Focus 08 Settembre 2021

Il rapporto tra medico e paziente nel trapianto di fegato

Il rapporto tra medico e paziente è da sempre un tema estremamente delicato. Fin dalla diagnosi, la relazione tra persone coinvolte nell’ambito trapiantologico è fondamentale: quando si è più fragili si cerca la cura del corpo, ma è altrettanto vero e necessario prestare estrema attenzione anche alla storia e al passato di chi deve sottoporsi al trapianto di fegato.

Ascolto, relazione e comunicazione sono i tre principi su cui si basa la cosiddetta “medicina narrativa”, un approccio che utilizza le narrazioni delle persone nella pratica clinica, nella ricerca e nell’educazione come un modo per promuovere la guarigione. In particolare quando ci si trova di fronte a una diagnosi di epatocarcinoma, il paziente deve essere informato di qualunque cosa: idealmente, il trapianto rappresenta la terapia migliore perché non solo consente di eliminare la massa tumorale, ma con l’innesto di un nuovo organo consentirà al soggetto trapiantato di superare anche quella condizione di cirrosi sulla quale, sempre più di frequente, si sviluppa l’epatocarcinoma.

Avvicinare le persone, favorire il dialogo e la comprensione, su questo è basata la medicina narrativa. Un metodo che non solo agevola il rapporto tra medico e paziente, ma che consente di accrescere la responsabilità individuale sia da parte del curante che del paziente stesso.

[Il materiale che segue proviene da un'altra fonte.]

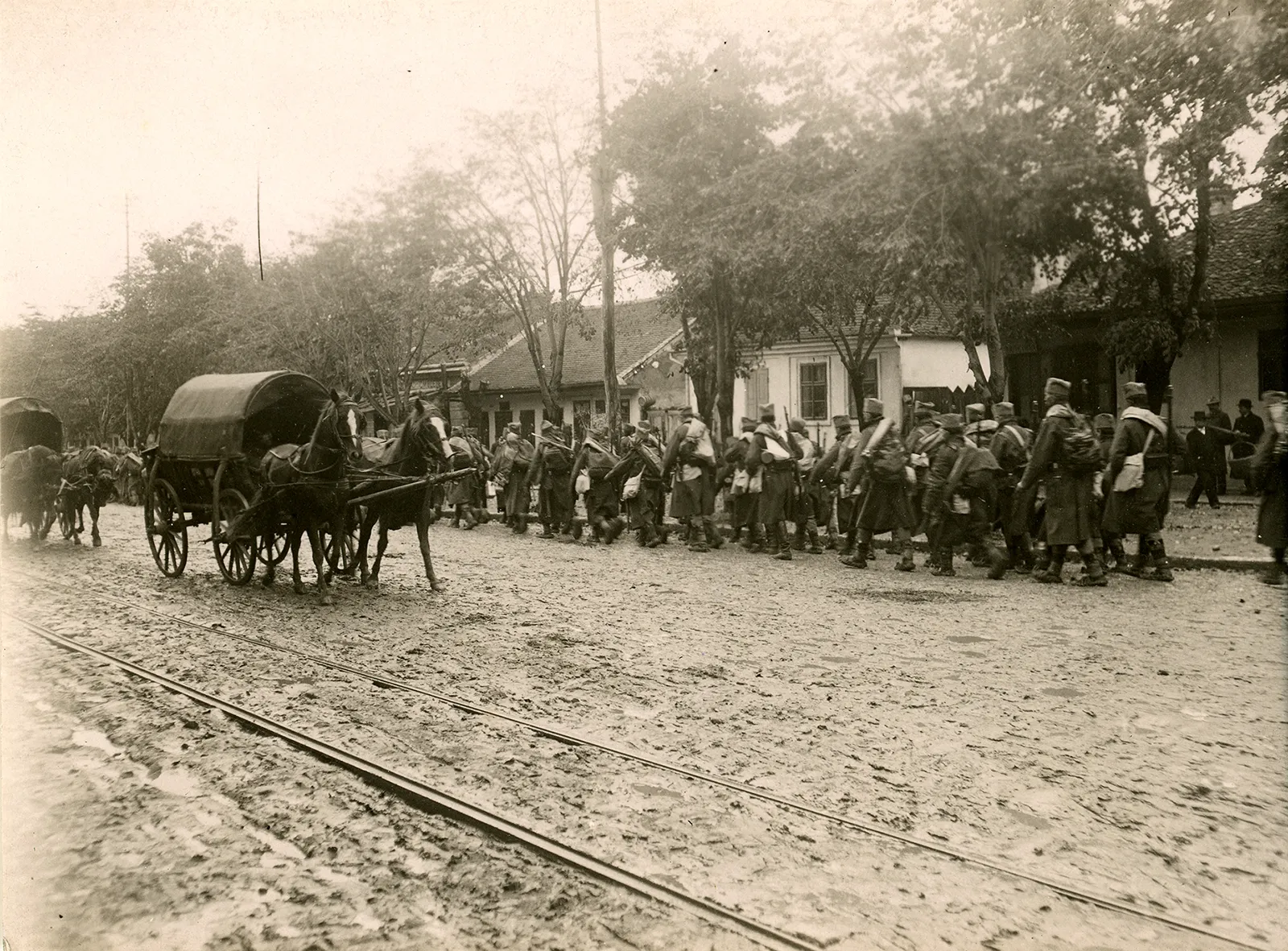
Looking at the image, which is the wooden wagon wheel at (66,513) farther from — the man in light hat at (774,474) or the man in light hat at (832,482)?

Si applica in ogni momento della cura, dall’inizio fino alla fase più delicata della terapia.

“Basta davvero poco – spiega la dottoressa Rita Charon (Cattedra di Etica e Medicina Narrativa alla Columbia University di New York), medico internista, tra i primi a parlare di Medicina Narrativa già alla fine degli anni ’90 – è sufficiente, per lo specialista, presentarsi davanti alla persona malata e dirle Raccontami la storia della tua malattia al fegato. Stimolare un racconto, imparare ad ascoltare senza avere la necessità di interrompere: è questo che fa la differenza soprattutto in trattamenti in cui in ballo c’è la vita delle persone. Meno distanza mettiamo tra medici e pazienti, più saremo disponibili”.